Task brief: Swap "nearer" for "closer" in the stretch from the line containing "Is horse's hind" through the end of the lines, and write that stretch out again with everything else unchanged. Leave the pictures out.

Spatial questions tied to pictures:
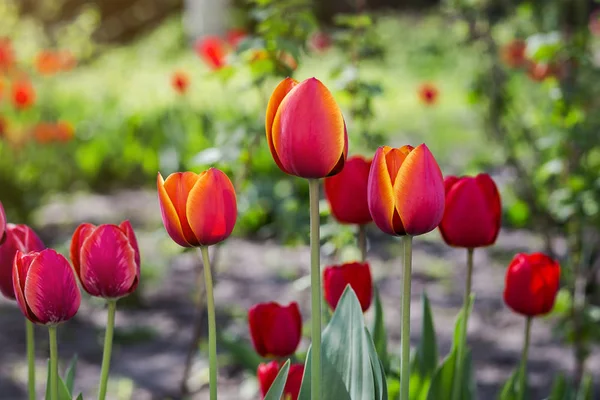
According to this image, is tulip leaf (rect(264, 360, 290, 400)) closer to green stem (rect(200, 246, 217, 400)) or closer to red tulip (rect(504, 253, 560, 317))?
green stem (rect(200, 246, 217, 400))

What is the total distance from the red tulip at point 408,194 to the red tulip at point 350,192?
36cm

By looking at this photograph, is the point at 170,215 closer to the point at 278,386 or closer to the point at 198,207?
the point at 198,207

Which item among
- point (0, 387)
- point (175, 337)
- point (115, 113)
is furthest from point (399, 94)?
point (0, 387)

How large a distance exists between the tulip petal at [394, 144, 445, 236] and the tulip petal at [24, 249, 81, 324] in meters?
0.38

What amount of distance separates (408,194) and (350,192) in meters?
0.42

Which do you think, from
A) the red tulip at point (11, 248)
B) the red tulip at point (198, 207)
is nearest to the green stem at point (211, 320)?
the red tulip at point (198, 207)

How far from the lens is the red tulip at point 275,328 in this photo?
4.00 feet

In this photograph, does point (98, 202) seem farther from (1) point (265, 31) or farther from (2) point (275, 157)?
(2) point (275, 157)

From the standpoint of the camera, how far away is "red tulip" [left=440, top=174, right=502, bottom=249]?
3.63ft

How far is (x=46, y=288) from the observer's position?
0.91 m

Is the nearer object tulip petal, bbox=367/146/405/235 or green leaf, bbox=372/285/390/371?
tulip petal, bbox=367/146/405/235

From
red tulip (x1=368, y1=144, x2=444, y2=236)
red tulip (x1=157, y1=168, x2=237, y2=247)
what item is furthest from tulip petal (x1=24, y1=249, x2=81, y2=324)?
red tulip (x1=368, y1=144, x2=444, y2=236)

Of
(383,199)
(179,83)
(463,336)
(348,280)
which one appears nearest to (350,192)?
(348,280)

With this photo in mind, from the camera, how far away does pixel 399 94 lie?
8664 mm
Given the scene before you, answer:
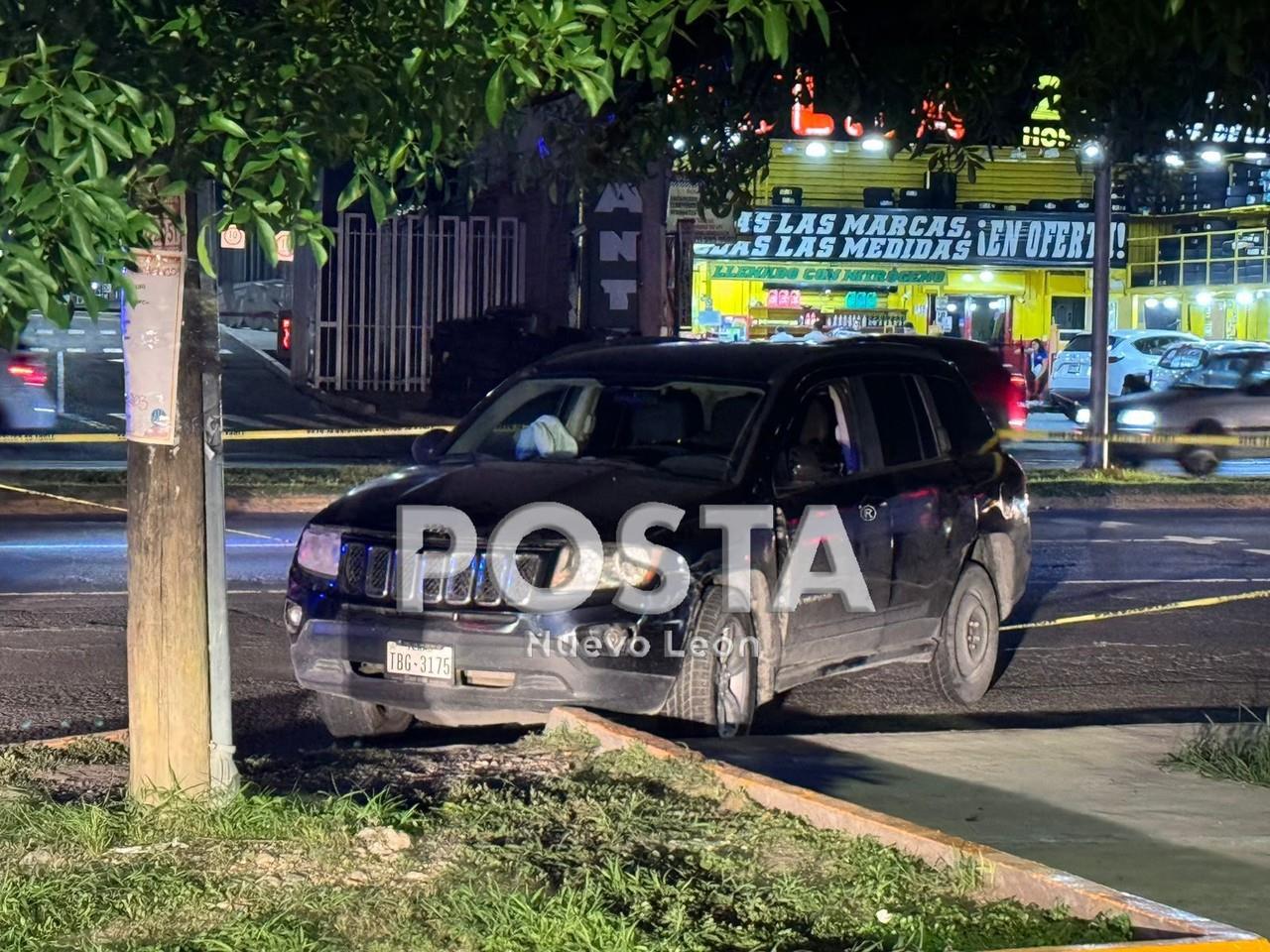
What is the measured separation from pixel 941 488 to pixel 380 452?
15583 millimetres

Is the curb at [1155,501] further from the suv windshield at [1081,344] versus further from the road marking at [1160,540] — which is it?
the suv windshield at [1081,344]

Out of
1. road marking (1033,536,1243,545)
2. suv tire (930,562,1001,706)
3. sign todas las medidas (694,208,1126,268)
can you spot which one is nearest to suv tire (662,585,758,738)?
suv tire (930,562,1001,706)

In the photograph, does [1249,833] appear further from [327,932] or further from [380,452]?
[380,452]

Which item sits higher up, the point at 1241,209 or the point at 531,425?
the point at 1241,209

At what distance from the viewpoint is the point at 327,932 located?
459cm

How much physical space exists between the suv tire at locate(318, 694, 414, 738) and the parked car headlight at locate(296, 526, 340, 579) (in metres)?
0.59

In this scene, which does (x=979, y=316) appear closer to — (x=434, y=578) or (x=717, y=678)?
(x=717, y=678)

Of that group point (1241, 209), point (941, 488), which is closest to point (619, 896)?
point (941, 488)

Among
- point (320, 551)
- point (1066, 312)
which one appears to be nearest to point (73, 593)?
point (320, 551)

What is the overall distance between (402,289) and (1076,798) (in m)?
25.3

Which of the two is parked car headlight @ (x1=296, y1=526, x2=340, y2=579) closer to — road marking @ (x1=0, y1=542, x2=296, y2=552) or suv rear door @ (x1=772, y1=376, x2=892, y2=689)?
suv rear door @ (x1=772, y1=376, x2=892, y2=689)

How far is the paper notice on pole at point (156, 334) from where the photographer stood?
5.30 meters

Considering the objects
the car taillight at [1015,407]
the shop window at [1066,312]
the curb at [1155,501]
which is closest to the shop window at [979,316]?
the shop window at [1066,312]

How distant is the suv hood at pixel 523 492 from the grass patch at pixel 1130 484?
11923 millimetres
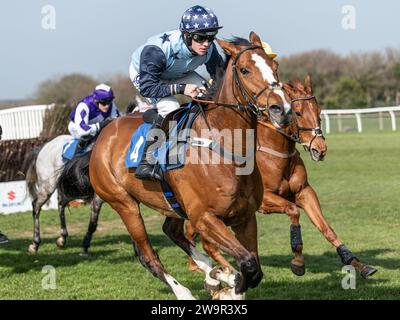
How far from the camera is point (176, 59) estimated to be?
210 inches

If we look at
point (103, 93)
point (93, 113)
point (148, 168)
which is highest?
point (103, 93)

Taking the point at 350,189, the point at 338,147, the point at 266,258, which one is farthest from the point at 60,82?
the point at 266,258

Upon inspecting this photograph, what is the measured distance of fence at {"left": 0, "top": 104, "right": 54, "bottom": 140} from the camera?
16444mm

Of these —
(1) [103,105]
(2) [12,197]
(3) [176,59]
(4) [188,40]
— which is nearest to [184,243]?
(3) [176,59]

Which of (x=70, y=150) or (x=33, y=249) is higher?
(x=70, y=150)

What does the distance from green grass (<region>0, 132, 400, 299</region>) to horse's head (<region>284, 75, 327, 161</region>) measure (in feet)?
4.10

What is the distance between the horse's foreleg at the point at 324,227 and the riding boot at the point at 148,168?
5.94 feet

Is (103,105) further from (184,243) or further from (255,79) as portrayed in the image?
(255,79)

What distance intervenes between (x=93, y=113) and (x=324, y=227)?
3.63 m

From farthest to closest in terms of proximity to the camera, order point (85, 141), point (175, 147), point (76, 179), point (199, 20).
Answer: point (85, 141)
point (76, 179)
point (175, 147)
point (199, 20)

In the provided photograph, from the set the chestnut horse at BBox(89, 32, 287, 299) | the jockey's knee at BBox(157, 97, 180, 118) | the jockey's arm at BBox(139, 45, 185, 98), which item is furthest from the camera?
the jockey's knee at BBox(157, 97, 180, 118)

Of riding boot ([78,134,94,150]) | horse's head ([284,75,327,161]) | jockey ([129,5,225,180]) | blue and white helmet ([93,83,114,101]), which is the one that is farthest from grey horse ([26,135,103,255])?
jockey ([129,5,225,180])

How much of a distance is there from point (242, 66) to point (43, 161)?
223 inches

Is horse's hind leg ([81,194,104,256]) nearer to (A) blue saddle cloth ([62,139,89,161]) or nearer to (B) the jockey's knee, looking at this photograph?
(A) blue saddle cloth ([62,139,89,161])
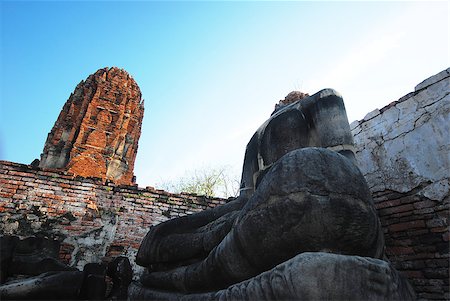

The solution:
Is horse's hind leg ([81,194,104,256]) closer to (A) blue saddle cloth ([62,139,89,161]) or closer to (B) the jockey's knee, looking at this photograph?
(A) blue saddle cloth ([62,139,89,161])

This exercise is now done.